* [THE PROBLEM] Copy all lines containing the string "using" from the records below.

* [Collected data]
═══

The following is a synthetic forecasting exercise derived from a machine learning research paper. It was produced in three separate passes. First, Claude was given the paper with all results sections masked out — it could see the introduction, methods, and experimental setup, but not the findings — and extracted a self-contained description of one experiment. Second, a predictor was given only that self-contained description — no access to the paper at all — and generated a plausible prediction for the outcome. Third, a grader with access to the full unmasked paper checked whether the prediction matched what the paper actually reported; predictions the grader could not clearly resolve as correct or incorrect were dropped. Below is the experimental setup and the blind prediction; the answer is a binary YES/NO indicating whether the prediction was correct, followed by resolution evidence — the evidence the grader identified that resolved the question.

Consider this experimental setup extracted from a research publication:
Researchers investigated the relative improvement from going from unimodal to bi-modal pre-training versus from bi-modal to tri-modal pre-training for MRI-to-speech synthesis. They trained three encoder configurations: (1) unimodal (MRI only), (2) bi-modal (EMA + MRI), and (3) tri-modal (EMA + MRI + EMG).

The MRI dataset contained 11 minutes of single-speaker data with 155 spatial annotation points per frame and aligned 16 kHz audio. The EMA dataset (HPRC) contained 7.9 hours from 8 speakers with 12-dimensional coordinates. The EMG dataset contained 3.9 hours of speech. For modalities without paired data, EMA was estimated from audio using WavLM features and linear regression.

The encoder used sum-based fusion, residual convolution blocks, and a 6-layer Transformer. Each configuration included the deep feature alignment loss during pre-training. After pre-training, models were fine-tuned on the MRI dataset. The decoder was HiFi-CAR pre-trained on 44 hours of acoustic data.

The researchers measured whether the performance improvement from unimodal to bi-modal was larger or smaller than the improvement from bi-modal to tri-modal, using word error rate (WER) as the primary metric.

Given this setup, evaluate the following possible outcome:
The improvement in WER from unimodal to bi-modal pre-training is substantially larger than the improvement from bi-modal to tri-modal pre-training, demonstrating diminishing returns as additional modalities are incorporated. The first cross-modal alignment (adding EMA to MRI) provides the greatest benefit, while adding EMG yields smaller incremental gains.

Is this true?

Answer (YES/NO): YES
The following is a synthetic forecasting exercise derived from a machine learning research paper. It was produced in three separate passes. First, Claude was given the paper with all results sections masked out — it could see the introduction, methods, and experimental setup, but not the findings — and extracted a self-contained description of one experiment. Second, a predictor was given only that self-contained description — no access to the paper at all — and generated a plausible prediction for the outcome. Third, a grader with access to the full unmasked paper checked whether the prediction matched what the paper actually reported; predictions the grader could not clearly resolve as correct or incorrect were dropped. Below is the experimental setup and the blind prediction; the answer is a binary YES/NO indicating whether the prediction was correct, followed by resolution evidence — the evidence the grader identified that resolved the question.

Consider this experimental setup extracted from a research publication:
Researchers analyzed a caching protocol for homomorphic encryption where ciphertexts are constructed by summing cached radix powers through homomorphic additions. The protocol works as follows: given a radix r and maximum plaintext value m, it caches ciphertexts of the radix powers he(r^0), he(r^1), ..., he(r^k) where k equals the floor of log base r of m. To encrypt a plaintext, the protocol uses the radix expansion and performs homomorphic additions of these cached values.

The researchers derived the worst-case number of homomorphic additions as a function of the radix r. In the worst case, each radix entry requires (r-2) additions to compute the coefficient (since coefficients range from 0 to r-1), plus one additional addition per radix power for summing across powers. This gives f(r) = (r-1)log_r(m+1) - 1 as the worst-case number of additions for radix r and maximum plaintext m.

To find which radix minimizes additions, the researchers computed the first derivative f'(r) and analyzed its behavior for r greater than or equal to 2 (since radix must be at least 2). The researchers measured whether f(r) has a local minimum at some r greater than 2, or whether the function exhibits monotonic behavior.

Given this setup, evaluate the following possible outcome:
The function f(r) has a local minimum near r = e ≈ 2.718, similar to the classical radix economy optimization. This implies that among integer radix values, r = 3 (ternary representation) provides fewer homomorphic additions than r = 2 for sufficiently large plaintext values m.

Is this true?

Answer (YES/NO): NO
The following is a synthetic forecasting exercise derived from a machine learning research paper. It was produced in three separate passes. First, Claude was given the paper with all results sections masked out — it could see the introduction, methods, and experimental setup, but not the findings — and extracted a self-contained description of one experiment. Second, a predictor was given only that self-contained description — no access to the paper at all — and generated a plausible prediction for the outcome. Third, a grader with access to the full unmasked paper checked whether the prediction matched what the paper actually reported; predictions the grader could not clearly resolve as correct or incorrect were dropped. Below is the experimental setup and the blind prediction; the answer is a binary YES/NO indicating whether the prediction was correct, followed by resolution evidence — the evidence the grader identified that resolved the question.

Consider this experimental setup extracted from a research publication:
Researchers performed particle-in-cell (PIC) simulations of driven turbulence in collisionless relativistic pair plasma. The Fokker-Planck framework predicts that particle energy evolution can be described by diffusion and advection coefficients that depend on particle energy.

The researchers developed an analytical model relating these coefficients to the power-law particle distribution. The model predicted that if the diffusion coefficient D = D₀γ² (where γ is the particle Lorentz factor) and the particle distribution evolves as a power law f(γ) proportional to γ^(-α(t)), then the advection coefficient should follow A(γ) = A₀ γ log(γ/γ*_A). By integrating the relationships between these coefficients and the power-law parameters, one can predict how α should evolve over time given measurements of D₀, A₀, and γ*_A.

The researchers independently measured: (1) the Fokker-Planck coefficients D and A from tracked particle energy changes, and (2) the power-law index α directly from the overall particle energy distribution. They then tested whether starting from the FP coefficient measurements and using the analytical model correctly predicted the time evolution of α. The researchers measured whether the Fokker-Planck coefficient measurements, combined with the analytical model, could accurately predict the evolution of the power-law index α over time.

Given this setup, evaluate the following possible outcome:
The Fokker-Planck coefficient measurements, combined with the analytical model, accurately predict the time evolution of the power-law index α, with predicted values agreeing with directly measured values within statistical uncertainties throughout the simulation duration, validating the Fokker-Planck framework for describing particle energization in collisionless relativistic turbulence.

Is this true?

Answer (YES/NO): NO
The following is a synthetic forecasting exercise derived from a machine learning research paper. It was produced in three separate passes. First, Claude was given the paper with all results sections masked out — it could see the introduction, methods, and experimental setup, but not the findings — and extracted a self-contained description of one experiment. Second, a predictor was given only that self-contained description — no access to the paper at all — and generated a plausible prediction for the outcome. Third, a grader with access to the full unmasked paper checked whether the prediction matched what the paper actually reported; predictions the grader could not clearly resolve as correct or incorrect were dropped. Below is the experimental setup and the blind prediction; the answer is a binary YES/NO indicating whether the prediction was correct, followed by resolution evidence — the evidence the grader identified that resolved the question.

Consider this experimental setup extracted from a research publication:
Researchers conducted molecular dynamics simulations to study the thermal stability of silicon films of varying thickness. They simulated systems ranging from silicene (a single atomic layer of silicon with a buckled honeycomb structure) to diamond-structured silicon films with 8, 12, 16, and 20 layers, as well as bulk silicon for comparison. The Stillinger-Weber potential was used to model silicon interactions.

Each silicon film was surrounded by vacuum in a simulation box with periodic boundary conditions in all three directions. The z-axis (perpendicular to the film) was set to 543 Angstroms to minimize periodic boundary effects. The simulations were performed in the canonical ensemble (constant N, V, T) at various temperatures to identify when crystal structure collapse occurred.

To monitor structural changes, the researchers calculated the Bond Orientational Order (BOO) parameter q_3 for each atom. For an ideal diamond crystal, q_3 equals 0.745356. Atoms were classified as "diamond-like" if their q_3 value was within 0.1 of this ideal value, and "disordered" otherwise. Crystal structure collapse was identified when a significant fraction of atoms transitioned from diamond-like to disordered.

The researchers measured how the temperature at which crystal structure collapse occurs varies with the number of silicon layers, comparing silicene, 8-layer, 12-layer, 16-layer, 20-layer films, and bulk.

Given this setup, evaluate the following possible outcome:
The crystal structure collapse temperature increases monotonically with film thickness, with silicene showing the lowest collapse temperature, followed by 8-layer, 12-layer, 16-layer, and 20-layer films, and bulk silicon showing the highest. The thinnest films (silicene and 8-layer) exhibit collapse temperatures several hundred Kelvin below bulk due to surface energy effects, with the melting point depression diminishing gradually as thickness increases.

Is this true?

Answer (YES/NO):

═══

* [YOUR SOLUTION]
The MRI dataset contained 11 minutes of single-speaker data with 155 spatial annotation points per frame and aligned 16 kHz audio. The EMA dataset (HPRC) contained 7.9 hours from 8 speakers with 12-dimensional coordinates. The EMG dataset contained 3.9 hours of speech. For modalities without paired data, EMA was estimated from audio using WavLM features and linear regression.
The researchers measured whether the performance improvement from unimodal to bi-modal was larger or smaller than the improvement from bi-modal to tri-modal, using word error rate (WER) as the primary metric.
The researchers independently measured: (1) the Fokker-Planck coefficients D and A from tracked particle energy changes, and (2) the power-law index α directly from the overall particle energy distribution. They then tested whether starting from the FP coefficient measurements and using the analytical model correctly predicted the time evolution of α. The researchers measured whether the Fokker-Planck coefficient measurements, combined with the analytical model, could accurately predict the evolution of the power-law index α over time.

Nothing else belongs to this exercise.